## Task prompt
Wherever the word "this" turns up in a line of the entries, copy that line.
* * *
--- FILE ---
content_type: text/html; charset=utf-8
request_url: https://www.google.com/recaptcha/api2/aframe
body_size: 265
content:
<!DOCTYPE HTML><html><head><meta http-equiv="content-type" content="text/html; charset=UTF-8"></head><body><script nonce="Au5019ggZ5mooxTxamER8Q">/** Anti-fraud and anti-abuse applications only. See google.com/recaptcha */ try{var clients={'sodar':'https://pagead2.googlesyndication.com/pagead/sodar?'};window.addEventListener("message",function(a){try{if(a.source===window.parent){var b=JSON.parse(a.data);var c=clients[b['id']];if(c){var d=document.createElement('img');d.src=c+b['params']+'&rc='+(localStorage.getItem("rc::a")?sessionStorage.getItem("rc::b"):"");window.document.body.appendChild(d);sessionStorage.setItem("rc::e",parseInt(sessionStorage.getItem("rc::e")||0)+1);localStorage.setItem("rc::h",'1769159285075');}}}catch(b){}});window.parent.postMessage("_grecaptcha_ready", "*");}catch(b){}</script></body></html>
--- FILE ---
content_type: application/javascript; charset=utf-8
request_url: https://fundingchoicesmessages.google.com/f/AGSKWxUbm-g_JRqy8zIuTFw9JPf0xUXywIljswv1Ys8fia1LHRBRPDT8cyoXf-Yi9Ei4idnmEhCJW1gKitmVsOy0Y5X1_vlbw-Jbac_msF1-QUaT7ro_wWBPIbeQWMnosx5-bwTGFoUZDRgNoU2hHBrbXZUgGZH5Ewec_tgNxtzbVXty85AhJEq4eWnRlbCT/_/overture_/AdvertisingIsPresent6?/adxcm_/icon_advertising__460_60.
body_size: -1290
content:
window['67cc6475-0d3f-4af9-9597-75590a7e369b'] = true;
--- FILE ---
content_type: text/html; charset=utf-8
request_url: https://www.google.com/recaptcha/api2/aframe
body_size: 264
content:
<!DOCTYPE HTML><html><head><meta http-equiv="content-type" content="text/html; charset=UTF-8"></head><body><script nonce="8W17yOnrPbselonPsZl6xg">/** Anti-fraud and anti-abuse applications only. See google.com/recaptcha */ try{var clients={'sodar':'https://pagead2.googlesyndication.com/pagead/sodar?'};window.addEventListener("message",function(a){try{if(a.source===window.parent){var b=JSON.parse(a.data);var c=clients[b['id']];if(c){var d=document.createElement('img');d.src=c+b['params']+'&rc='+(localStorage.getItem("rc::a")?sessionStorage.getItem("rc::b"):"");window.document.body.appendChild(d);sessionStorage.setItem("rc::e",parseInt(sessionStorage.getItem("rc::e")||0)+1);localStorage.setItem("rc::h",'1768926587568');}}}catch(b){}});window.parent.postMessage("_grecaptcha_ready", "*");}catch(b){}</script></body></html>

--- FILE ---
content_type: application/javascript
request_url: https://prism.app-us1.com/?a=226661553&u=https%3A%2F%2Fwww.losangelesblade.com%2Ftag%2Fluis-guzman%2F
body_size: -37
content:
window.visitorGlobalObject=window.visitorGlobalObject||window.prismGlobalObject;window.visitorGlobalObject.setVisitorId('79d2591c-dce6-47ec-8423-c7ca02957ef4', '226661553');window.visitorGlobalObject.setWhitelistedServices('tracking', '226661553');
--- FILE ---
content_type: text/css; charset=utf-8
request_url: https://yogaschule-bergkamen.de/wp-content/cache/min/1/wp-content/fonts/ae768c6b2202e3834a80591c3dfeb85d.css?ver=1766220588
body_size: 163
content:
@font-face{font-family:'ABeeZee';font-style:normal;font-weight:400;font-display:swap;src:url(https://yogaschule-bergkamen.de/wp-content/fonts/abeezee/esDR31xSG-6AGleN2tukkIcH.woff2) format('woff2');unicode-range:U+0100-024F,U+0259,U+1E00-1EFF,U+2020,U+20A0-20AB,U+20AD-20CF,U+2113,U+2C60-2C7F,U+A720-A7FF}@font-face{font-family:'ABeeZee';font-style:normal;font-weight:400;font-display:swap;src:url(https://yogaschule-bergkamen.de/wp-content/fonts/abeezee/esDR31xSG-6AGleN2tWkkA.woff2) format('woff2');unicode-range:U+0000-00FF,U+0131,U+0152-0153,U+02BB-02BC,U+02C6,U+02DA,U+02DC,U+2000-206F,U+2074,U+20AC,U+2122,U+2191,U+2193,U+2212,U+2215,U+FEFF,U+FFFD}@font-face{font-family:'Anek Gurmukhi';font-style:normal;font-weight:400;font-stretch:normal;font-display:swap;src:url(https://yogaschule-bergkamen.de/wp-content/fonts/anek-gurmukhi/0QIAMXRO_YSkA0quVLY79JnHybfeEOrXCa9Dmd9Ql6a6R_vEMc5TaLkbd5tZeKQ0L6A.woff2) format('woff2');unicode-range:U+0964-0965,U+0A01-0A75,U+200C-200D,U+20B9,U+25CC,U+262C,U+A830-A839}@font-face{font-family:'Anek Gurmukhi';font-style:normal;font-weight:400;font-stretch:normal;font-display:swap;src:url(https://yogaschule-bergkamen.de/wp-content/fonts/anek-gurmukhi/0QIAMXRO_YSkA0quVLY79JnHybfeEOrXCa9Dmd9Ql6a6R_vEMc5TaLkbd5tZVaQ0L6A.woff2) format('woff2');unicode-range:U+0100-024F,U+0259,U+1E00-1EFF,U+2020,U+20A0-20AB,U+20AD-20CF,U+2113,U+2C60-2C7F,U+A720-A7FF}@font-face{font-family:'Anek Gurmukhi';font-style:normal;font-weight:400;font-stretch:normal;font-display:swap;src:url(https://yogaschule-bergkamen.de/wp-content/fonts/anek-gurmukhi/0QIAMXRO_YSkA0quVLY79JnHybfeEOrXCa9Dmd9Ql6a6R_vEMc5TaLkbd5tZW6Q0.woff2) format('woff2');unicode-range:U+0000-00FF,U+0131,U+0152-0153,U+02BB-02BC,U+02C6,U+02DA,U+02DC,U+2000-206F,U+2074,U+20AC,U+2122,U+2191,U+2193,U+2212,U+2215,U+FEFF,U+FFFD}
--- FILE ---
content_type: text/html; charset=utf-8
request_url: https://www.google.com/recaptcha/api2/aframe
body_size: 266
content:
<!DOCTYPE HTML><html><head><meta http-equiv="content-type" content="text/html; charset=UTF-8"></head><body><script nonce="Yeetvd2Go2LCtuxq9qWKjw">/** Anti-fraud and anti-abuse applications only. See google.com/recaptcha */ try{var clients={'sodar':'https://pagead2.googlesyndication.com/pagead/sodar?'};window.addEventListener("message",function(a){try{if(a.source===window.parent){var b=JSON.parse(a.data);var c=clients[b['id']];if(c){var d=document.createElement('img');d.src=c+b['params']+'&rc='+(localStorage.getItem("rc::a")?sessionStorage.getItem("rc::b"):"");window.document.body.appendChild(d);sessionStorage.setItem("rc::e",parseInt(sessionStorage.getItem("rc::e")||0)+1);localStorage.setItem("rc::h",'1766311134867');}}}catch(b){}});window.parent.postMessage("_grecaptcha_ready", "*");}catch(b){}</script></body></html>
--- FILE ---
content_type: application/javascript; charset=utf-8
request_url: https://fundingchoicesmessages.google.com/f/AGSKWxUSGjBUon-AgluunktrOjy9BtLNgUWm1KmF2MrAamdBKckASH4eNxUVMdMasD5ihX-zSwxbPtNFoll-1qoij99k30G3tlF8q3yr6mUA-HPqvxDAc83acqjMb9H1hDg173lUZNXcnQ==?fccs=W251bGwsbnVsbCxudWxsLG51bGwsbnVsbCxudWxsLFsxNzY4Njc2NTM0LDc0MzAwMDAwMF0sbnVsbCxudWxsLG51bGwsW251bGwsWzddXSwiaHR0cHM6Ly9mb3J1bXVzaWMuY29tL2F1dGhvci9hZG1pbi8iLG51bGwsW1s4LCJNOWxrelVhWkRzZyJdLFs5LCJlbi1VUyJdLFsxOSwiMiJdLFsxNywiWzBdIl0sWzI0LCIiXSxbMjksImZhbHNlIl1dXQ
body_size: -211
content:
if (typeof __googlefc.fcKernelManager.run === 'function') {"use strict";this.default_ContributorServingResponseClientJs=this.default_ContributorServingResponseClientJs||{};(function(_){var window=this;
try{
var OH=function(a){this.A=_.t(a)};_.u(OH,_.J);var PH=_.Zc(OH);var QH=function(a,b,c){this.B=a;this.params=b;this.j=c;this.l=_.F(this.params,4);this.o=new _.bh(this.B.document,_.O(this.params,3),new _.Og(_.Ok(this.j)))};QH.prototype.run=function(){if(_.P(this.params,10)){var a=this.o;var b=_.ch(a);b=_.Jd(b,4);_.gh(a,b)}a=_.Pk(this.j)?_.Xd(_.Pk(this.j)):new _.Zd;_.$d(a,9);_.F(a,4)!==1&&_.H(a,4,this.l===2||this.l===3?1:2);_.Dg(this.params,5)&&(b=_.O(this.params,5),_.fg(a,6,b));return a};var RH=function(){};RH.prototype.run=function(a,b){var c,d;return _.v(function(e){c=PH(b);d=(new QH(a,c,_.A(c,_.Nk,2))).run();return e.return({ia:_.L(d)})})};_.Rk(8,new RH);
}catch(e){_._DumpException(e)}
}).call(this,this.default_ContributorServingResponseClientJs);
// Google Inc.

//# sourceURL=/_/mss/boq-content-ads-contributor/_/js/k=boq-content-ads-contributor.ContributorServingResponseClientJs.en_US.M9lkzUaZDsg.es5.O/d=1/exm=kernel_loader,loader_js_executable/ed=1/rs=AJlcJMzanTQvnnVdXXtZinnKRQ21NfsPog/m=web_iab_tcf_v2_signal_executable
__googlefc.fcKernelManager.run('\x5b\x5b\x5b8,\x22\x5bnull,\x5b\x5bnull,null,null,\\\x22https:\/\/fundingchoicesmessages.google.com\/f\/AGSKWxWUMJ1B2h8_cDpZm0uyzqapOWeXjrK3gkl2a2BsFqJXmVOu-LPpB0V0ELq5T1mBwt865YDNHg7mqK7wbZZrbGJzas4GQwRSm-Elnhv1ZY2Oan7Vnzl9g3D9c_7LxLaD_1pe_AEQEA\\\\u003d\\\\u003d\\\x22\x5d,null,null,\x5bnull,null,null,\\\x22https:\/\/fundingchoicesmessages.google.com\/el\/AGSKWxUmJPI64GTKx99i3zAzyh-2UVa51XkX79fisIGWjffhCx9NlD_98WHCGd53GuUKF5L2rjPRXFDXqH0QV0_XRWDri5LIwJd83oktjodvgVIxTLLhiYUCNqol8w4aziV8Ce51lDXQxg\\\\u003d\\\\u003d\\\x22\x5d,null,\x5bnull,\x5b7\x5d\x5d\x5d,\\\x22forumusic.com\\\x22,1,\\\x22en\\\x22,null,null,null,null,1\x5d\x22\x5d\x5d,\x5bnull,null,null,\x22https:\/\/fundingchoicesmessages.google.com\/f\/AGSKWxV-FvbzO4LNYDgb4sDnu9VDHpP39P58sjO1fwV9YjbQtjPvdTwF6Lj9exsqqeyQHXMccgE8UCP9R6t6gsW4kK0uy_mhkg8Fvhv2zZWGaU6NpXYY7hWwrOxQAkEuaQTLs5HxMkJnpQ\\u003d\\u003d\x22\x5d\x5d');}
* * *
## Expected output
if (typeof __googlefc.fcKernelManager.run === 'function') {"use strict";this.default_ContributorServingResponseClientJs=this.default_ContributorServingResponseClientJs||{};(function(_){var window=this;
var OH=function(a){this.A=_.t(a)};_.u(OH,_.J);var PH=_.Zc(OH);var QH=function(a,b,c){this.B=a;this.params=b;this.j=c;this.l=_.F(this.params,4);this.o=new _.bh(this.B.document,_.O(this.params,3),new _.Og(_.Ok(this.j)))};QH.prototype.run=function(){if(_.P(this.params,10)){var a=this.o;var b=_.ch(a);b=_.Jd(b,4);_.gh(a,b)}a=_.Pk(this.j)?_.Xd(_.Pk(this.j)):new _.Zd;_.$d(a,9);_.F(a,4)!==1&&_.H(a,4,this.l===2||this.l===3?1:2);_.Dg(this.params,5)&&(b=_.O(this.params,5),_.fg(a,6,b));return a};var RH=function(){};RH.prototype.run=function(a,b){var c,d;return _.v(function(e){c=PH(b);d=(new QH(a,c,_.A(c,_.Nk,2))).run();return e.return({ia:_.L(d)})})};_.Rk(8,new RH);
}).call(this,this.default_ContributorServingResponseClientJs);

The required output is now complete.